** Start Supplied passage **
The terminology not only interprets the outcome of the situation but also invites us to enter the world of the Old Testament where laws deal rather extensively with marriage, including that of a master to a captive woman. As we shall soon see, a number of elements in the account can be understood best in light of either the Mosaic code or Old Testament events that established legal norms.9

In the situation at hand, the text stands with verbs that point to the captive status of the Lamanite women: the priests “took them and carried them” away (Mosiah 20:5; cf. Mosiah 20:15, 23).10 But the captivity was illegal, for those who subsequently accused the priests said that they had “stolen” the young women—a term with severe legal implications (Mosiah 20:18; 21:20—21).11

Two issues come immediately to the fore: (1) making the daughters captives—an illegal act in both Lamanite and Nephite societies, as the responses illustrate (see Mosiah 20:6, 16)—and (2) on a social level, the consequent depriving of each woman of a marriage performed with the “consent” of her parents, particularly of her father—”there is a complete break with her family.”12

In this latter instance, such marriages were allowed between Israelite males and foreign women whose city, lying at a distance “very far off,” had been sacked by an Israelite army (Deuteronomy 20:15; see Deuteronomy 20:10—15). But, of course, the Lamanite daughters were not foreigners in the sense that they were non-Israelites—hence, the enormity of the priests’ actions: abducting the young women, forcibly separating them from their families while intending to take them as wives, forcing their will on Israelite women, and carrying out marriages that were inappropriate under the Mosaic code because they did not result from war. But in the end, astonishingly, the marriages were honored, at least by Lamanite society.
** End Supplied passage **
** Start Data supplied **
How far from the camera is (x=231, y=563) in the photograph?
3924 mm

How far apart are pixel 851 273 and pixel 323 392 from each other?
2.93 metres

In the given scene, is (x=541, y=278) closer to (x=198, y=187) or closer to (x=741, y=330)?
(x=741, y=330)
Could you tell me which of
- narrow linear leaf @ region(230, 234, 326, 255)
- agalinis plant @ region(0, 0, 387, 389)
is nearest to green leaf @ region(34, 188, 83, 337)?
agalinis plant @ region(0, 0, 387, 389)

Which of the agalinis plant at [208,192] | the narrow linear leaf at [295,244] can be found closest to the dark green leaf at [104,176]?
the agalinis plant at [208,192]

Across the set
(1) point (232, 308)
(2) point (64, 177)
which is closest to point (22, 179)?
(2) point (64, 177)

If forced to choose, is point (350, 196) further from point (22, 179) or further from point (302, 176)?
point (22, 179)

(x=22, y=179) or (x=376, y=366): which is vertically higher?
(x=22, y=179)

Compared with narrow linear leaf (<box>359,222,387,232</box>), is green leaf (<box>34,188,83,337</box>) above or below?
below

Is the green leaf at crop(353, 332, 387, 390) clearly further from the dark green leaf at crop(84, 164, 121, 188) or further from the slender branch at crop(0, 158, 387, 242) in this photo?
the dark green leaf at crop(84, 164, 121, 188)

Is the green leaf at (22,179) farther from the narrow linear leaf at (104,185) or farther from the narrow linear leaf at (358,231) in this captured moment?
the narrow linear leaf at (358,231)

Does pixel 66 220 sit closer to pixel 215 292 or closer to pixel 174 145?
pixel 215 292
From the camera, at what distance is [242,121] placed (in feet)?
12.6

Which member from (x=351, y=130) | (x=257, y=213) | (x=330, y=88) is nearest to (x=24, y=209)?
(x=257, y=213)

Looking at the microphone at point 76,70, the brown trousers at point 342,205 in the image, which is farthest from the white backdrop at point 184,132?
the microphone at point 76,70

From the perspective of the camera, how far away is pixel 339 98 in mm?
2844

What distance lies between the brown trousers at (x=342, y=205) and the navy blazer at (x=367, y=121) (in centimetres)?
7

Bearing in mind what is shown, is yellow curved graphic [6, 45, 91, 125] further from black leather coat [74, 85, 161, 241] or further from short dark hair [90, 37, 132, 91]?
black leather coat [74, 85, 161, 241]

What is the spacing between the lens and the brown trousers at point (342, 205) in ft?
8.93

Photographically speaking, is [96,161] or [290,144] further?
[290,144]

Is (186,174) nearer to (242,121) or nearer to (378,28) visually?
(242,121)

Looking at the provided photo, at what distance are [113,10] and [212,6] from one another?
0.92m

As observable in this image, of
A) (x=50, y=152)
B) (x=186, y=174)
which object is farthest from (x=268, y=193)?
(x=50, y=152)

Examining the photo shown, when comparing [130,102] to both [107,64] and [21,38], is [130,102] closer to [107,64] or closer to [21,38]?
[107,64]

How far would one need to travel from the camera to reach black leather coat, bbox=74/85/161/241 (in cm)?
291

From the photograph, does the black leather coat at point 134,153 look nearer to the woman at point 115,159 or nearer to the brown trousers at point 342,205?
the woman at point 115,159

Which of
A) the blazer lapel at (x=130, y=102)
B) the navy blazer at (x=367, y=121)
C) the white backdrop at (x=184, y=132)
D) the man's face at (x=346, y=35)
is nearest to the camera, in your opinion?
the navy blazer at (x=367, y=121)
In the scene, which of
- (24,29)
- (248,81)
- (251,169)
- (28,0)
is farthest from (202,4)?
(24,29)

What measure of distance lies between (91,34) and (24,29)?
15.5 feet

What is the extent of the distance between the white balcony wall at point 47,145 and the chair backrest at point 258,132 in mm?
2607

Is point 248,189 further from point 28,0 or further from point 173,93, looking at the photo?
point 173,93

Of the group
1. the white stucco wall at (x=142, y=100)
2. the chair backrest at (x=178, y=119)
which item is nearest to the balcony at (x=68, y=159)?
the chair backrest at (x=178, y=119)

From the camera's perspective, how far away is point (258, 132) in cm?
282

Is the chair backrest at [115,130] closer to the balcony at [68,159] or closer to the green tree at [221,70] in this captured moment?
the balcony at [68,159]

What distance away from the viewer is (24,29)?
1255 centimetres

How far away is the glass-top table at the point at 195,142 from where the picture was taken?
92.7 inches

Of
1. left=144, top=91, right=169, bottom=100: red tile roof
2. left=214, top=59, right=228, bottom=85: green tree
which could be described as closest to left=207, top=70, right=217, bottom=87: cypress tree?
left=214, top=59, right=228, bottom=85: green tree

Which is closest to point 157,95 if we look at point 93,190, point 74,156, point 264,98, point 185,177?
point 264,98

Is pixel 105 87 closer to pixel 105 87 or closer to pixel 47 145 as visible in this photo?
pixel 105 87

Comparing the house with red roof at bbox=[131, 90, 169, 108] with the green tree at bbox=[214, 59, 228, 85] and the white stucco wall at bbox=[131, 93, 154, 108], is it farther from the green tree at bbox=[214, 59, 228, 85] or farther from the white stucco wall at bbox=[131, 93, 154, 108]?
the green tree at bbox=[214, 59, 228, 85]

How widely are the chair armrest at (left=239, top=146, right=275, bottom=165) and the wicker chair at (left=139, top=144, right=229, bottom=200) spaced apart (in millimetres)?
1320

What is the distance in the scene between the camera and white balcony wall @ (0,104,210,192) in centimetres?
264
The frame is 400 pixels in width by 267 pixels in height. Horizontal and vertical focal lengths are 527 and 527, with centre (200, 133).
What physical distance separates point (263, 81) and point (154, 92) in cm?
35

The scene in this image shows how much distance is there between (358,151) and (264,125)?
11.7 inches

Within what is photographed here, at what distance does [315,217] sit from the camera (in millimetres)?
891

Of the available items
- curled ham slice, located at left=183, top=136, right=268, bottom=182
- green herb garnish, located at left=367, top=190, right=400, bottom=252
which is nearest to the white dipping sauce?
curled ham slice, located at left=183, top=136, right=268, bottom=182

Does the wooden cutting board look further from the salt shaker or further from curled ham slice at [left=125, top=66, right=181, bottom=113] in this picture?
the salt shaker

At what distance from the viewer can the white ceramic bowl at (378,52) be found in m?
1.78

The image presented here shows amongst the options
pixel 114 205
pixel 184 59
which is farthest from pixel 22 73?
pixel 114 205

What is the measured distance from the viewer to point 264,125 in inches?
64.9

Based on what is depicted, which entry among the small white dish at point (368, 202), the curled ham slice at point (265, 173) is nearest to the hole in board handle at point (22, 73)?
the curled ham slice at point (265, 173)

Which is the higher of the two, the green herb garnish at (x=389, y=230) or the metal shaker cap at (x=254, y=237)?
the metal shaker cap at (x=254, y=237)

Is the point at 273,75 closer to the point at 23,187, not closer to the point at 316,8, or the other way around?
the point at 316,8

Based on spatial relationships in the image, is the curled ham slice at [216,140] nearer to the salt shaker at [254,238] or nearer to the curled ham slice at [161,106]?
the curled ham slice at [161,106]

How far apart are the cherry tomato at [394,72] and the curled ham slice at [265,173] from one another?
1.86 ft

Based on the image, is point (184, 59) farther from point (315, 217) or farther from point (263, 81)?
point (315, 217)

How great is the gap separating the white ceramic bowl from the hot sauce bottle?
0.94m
** End Data supplied **
* [Problem set]:
A. Reproduce the passage on the captive Lamanite women verbatim, in full.
B. Convert the entries, from the line containing "Which is the" through the final line of the entries, into a numbered list, omitting blank lines.

* [Worked solutions]:
A.
The terminology not only interprets the outcome of the situation but also invites us to enter the world of the Old Testament where laws deal rather extensively with marriage, including that of a master to a captive woman. As we shall soon see, a number of elements in the account can be understood best in light of either the Mosaic code or Old Testament events that established legal norms.9

In the situation at hand, the text stands with verbs that point to the captive status of the Lamanite women: the priests “took them and carried them” away (Mosiah 20:5; cf. Mosiah 20:15, 23).10 But the captivity was illegal, for those who subsequently accused the priests said that they had “stolen” the young women—a term with severe legal implications (Mosiah 20:18; 21:20—21).11

Two issues come immediately to the fore: (1) making the daughters captives—an illegal act in both Lamanite and Nephite societies, as the responses illustrate (see Mosiah 20:6, 16)—and (2) on a social level, the consequent depriving of each woman of a marriage performed with the “consent” of her parents, particularly of her father—”there is a complete break with her family.”12

In this latter instance, such marriages were allowed between Israelite males and foreign women whose city, lying at a distance “very far off,” had been sacked by an Israelite army (Deuteronomy 20:15; see Deuteronomy 20:10—15). But, of course, the Lamanite daughters were not foreigners in the sense that they were non-Israelites—hence, the enormity of the priests’ actions: abducting the young women, forcibly separating them from their families while intending to take them as wives, forcing their will on Israelite women, and carrying out marriages that were inappropriate under the Mosaic code because they did not result from war. But in the end, astonishingly, the marriages were honored, at least by Lamanite society.

B.
1. Which is the higher of the two, the green herb garnish at (x=389, y=230) or the metal shaker cap at (x=254, y=237)?
2. the metal shaker cap at (x=254, y=237)
3. Is the point at 273,75 closer to the point at 23,187, not closer to the point at 316,8, or the other way around?
4. the point at 316,8
5. Based on spatial relationships in the image, is the curled ham slice at [216,140] nearer to the salt shaker at [254,238] or nearer to the curled ham slice at [161,106]?
6. the curled ham slice at [161,106]
7. How far apart are the cherry tomato at [394,72] and the curled ham slice at [265,173] from one another?
8. 1.86 ft
9. Based on the image, is point (184, 59) farther from point (315, 217) or farther from point (263, 81)?
10. point (315, 217)
11. How great is the gap separating the white ceramic bowl from the hot sauce bottle?
12. 0.94m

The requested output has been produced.